Works with Svelte 4 and Svelte 5 (uses the legacy export let API, which
Svelte 5 fully supports).
Install
npm install @lit-pigeon/svelteUsage
<script lang="ts">
import { PigeonEditor } from '@lit-pigeon/svelte';
import type { PigeonDocument } from '@lit-pigeon/svelte';
let doc: PigeonDocument | undefined;
function onChange(event: CustomEvent<{ document: PigeonDocument }>) {
doc = event.detail.document;
}
function onReady() {
console.log('Pigeon editor ready');
}
</script>
<PigeonEditor
document={doc}
on:change={onChange}
on:ready={onReady}
on:exportHtml={(e) => console.log(e.detail.html)}
/>Props
| Prop | Type | Notes |
|---|---|---|
| document | PigeonDocument | Initial document. Set as a DOM property — never stringified into an attribute. |
| config | Partial<EditorConfig> | Editor configuration (merge tags, asset manager, plugins). |
| renderer | Renderer | Optional renderer for preview mode (e.g.
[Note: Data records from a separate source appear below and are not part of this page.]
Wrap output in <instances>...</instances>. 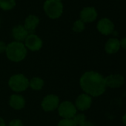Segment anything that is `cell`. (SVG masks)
I'll use <instances>...</instances> for the list:
<instances>
[{
	"label": "cell",
	"instance_id": "cell-23",
	"mask_svg": "<svg viewBox=\"0 0 126 126\" xmlns=\"http://www.w3.org/2000/svg\"><path fill=\"white\" fill-rule=\"evenodd\" d=\"M119 43H120V47H122L123 49L126 50V37L122 39L121 41H119Z\"/></svg>",
	"mask_w": 126,
	"mask_h": 126
},
{
	"label": "cell",
	"instance_id": "cell-10",
	"mask_svg": "<svg viewBox=\"0 0 126 126\" xmlns=\"http://www.w3.org/2000/svg\"><path fill=\"white\" fill-rule=\"evenodd\" d=\"M106 87L117 88L121 87L125 82L124 77L120 74H111L105 78Z\"/></svg>",
	"mask_w": 126,
	"mask_h": 126
},
{
	"label": "cell",
	"instance_id": "cell-17",
	"mask_svg": "<svg viewBox=\"0 0 126 126\" xmlns=\"http://www.w3.org/2000/svg\"><path fill=\"white\" fill-rule=\"evenodd\" d=\"M16 6V0H0V8L9 11Z\"/></svg>",
	"mask_w": 126,
	"mask_h": 126
},
{
	"label": "cell",
	"instance_id": "cell-2",
	"mask_svg": "<svg viewBox=\"0 0 126 126\" xmlns=\"http://www.w3.org/2000/svg\"><path fill=\"white\" fill-rule=\"evenodd\" d=\"M5 53L9 60L14 62H19L25 59L28 51L25 44L14 41L7 45Z\"/></svg>",
	"mask_w": 126,
	"mask_h": 126
},
{
	"label": "cell",
	"instance_id": "cell-20",
	"mask_svg": "<svg viewBox=\"0 0 126 126\" xmlns=\"http://www.w3.org/2000/svg\"><path fill=\"white\" fill-rule=\"evenodd\" d=\"M57 126H77L74 122L73 119H61Z\"/></svg>",
	"mask_w": 126,
	"mask_h": 126
},
{
	"label": "cell",
	"instance_id": "cell-6",
	"mask_svg": "<svg viewBox=\"0 0 126 126\" xmlns=\"http://www.w3.org/2000/svg\"><path fill=\"white\" fill-rule=\"evenodd\" d=\"M59 105V98L55 94H48L44 97L41 105L45 111L50 112L58 108Z\"/></svg>",
	"mask_w": 126,
	"mask_h": 126
},
{
	"label": "cell",
	"instance_id": "cell-21",
	"mask_svg": "<svg viewBox=\"0 0 126 126\" xmlns=\"http://www.w3.org/2000/svg\"><path fill=\"white\" fill-rule=\"evenodd\" d=\"M9 126H24V125H23L22 122L20 119H13L12 121L10 122Z\"/></svg>",
	"mask_w": 126,
	"mask_h": 126
},
{
	"label": "cell",
	"instance_id": "cell-18",
	"mask_svg": "<svg viewBox=\"0 0 126 126\" xmlns=\"http://www.w3.org/2000/svg\"><path fill=\"white\" fill-rule=\"evenodd\" d=\"M85 23L81 20V19H78L77 21L74 22V25H73V31L76 33H80L82 32L85 30Z\"/></svg>",
	"mask_w": 126,
	"mask_h": 126
},
{
	"label": "cell",
	"instance_id": "cell-11",
	"mask_svg": "<svg viewBox=\"0 0 126 126\" xmlns=\"http://www.w3.org/2000/svg\"><path fill=\"white\" fill-rule=\"evenodd\" d=\"M81 20L85 22H92L97 18L96 10L93 7H85L80 12Z\"/></svg>",
	"mask_w": 126,
	"mask_h": 126
},
{
	"label": "cell",
	"instance_id": "cell-27",
	"mask_svg": "<svg viewBox=\"0 0 126 126\" xmlns=\"http://www.w3.org/2000/svg\"><path fill=\"white\" fill-rule=\"evenodd\" d=\"M60 1H61V0H60Z\"/></svg>",
	"mask_w": 126,
	"mask_h": 126
},
{
	"label": "cell",
	"instance_id": "cell-5",
	"mask_svg": "<svg viewBox=\"0 0 126 126\" xmlns=\"http://www.w3.org/2000/svg\"><path fill=\"white\" fill-rule=\"evenodd\" d=\"M57 109L59 115L63 119H73L77 113V109L74 104L70 101H64L59 103Z\"/></svg>",
	"mask_w": 126,
	"mask_h": 126
},
{
	"label": "cell",
	"instance_id": "cell-7",
	"mask_svg": "<svg viewBox=\"0 0 126 126\" xmlns=\"http://www.w3.org/2000/svg\"><path fill=\"white\" fill-rule=\"evenodd\" d=\"M25 45L26 48H28L32 51H37L42 47V40L37 35L30 33L25 40Z\"/></svg>",
	"mask_w": 126,
	"mask_h": 126
},
{
	"label": "cell",
	"instance_id": "cell-24",
	"mask_svg": "<svg viewBox=\"0 0 126 126\" xmlns=\"http://www.w3.org/2000/svg\"><path fill=\"white\" fill-rule=\"evenodd\" d=\"M79 126H95L91 122H89V121H85L82 125H79Z\"/></svg>",
	"mask_w": 126,
	"mask_h": 126
},
{
	"label": "cell",
	"instance_id": "cell-19",
	"mask_svg": "<svg viewBox=\"0 0 126 126\" xmlns=\"http://www.w3.org/2000/svg\"><path fill=\"white\" fill-rule=\"evenodd\" d=\"M74 122L77 125H81L86 121V116L84 113H77L73 118Z\"/></svg>",
	"mask_w": 126,
	"mask_h": 126
},
{
	"label": "cell",
	"instance_id": "cell-8",
	"mask_svg": "<svg viewBox=\"0 0 126 126\" xmlns=\"http://www.w3.org/2000/svg\"><path fill=\"white\" fill-rule=\"evenodd\" d=\"M92 104V97L86 94H82L75 101V107L77 110L84 111L89 109Z\"/></svg>",
	"mask_w": 126,
	"mask_h": 126
},
{
	"label": "cell",
	"instance_id": "cell-25",
	"mask_svg": "<svg viewBox=\"0 0 126 126\" xmlns=\"http://www.w3.org/2000/svg\"><path fill=\"white\" fill-rule=\"evenodd\" d=\"M0 126H5V122L2 117H0Z\"/></svg>",
	"mask_w": 126,
	"mask_h": 126
},
{
	"label": "cell",
	"instance_id": "cell-1",
	"mask_svg": "<svg viewBox=\"0 0 126 126\" xmlns=\"http://www.w3.org/2000/svg\"><path fill=\"white\" fill-rule=\"evenodd\" d=\"M79 84L85 94L91 97L101 96L106 89L105 77L99 73L94 71L84 73L79 79Z\"/></svg>",
	"mask_w": 126,
	"mask_h": 126
},
{
	"label": "cell",
	"instance_id": "cell-12",
	"mask_svg": "<svg viewBox=\"0 0 126 126\" xmlns=\"http://www.w3.org/2000/svg\"><path fill=\"white\" fill-rule=\"evenodd\" d=\"M12 36L16 42H22L25 41L27 36H28L29 33L25 29L24 25H18L13 28L12 29Z\"/></svg>",
	"mask_w": 126,
	"mask_h": 126
},
{
	"label": "cell",
	"instance_id": "cell-14",
	"mask_svg": "<svg viewBox=\"0 0 126 126\" xmlns=\"http://www.w3.org/2000/svg\"><path fill=\"white\" fill-rule=\"evenodd\" d=\"M9 105L14 109L21 110L25 106V99L22 95L13 94L10 97Z\"/></svg>",
	"mask_w": 126,
	"mask_h": 126
},
{
	"label": "cell",
	"instance_id": "cell-16",
	"mask_svg": "<svg viewBox=\"0 0 126 126\" xmlns=\"http://www.w3.org/2000/svg\"><path fill=\"white\" fill-rule=\"evenodd\" d=\"M44 86V81L42 79L38 77H33L29 81V87L34 91H39Z\"/></svg>",
	"mask_w": 126,
	"mask_h": 126
},
{
	"label": "cell",
	"instance_id": "cell-4",
	"mask_svg": "<svg viewBox=\"0 0 126 126\" xmlns=\"http://www.w3.org/2000/svg\"><path fill=\"white\" fill-rule=\"evenodd\" d=\"M8 85L11 89L15 92H22L29 87V80L23 74H15L9 79Z\"/></svg>",
	"mask_w": 126,
	"mask_h": 126
},
{
	"label": "cell",
	"instance_id": "cell-15",
	"mask_svg": "<svg viewBox=\"0 0 126 126\" xmlns=\"http://www.w3.org/2000/svg\"><path fill=\"white\" fill-rule=\"evenodd\" d=\"M120 48V43L119 41L116 38H110L109 39L105 45V52L108 54H114L119 51Z\"/></svg>",
	"mask_w": 126,
	"mask_h": 126
},
{
	"label": "cell",
	"instance_id": "cell-22",
	"mask_svg": "<svg viewBox=\"0 0 126 126\" xmlns=\"http://www.w3.org/2000/svg\"><path fill=\"white\" fill-rule=\"evenodd\" d=\"M7 45L3 42V41H0V53L5 52Z\"/></svg>",
	"mask_w": 126,
	"mask_h": 126
},
{
	"label": "cell",
	"instance_id": "cell-9",
	"mask_svg": "<svg viewBox=\"0 0 126 126\" xmlns=\"http://www.w3.org/2000/svg\"><path fill=\"white\" fill-rule=\"evenodd\" d=\"M96 28L102 34L105 36L112 34V33L114 31V25L108 18H103L100 19L97 23Z\"/></svg>",
	"mask_w": 126,
	"mask_h": 126
},
{
	"label": "cell",
	"instance_id": "cell-26",
	"mask_svg": "<svg viewBox=\"0 0 126 126\" xmlns=\"http://www.w3.org/2000/svg\"><path fill=\"white\" fill-rule=\"evenodd\" d=\"M122 120V122H123V124H124V125L126 126V113H125L123 115Z\"/></svg>",
	"mask_w": 126,
	"mask_h": 126
},
{
	"label": "cell",
	"instance_id": "cell-13",
	"mask_svg": "<svg viewBox=\"0 0 126 126\" xmlns=\"http://www.w3.org/2000/svg\"><path fill=\"white\" fill-rule=\"evenodd\" d=\"M39 23V17L36 15L30 14L26 17V19L25 20L24 27L25 28V29L28 31V32L30 34V33H33L35 31Z\"/></svg>",
	"mask_w": 126,
	"mask_h": 126
},
{
	"label": "cell",
	"instance_id": "cell-3",
	"mask_svg": "<svg viewBox=\"0 0 126 126\" xmlns=\"http://www.w3.org/2000/svg\"><path fill=\"white\" fill-rule=\"evenodd\" d=\"M43 8L46 14L51 19L59 18L63 12V5L60 0H46Z\"/></svg>",
	"mask_w": 126,
	"mask_h": 126
}]
</instances>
MjmlRenderer). |
| documentToMjml | (doc: PigeonDocument) => string | Custom document → MJML converter. |
Events
All native pigeon:* events are re-emitted as Svelte events with the original
event.detail payload preserved:
| DOM event | Svelte event | Detail |
|---|---|---|
| pigeon:change | change | { document: PigeonDocument } |
| pigeon:select | select | { selection: Selection \| null } |
| pigeon:ready | ready | void |
| pigeon:preview | preview | unknown |
| pigeon:export-html | exportHtml | { html: string } |
| pigeon:export-mjml | exportMjml | { mjml: string \| null } |
| pigeon:export-json | exportJson | { document: PigeonDocument } |
| pigeon:merge-tag-request | mergeTagRequest | unknown |
Why a property, not an attribute?
document, config, renderer, and documentToMjml are object/function
shaped — serialising them to HTML attributes would lose identity, function
references, and prototype chains. The wrapper assigns them with el.document
= value, matching how the React, Vue, and Angular wrappers do it.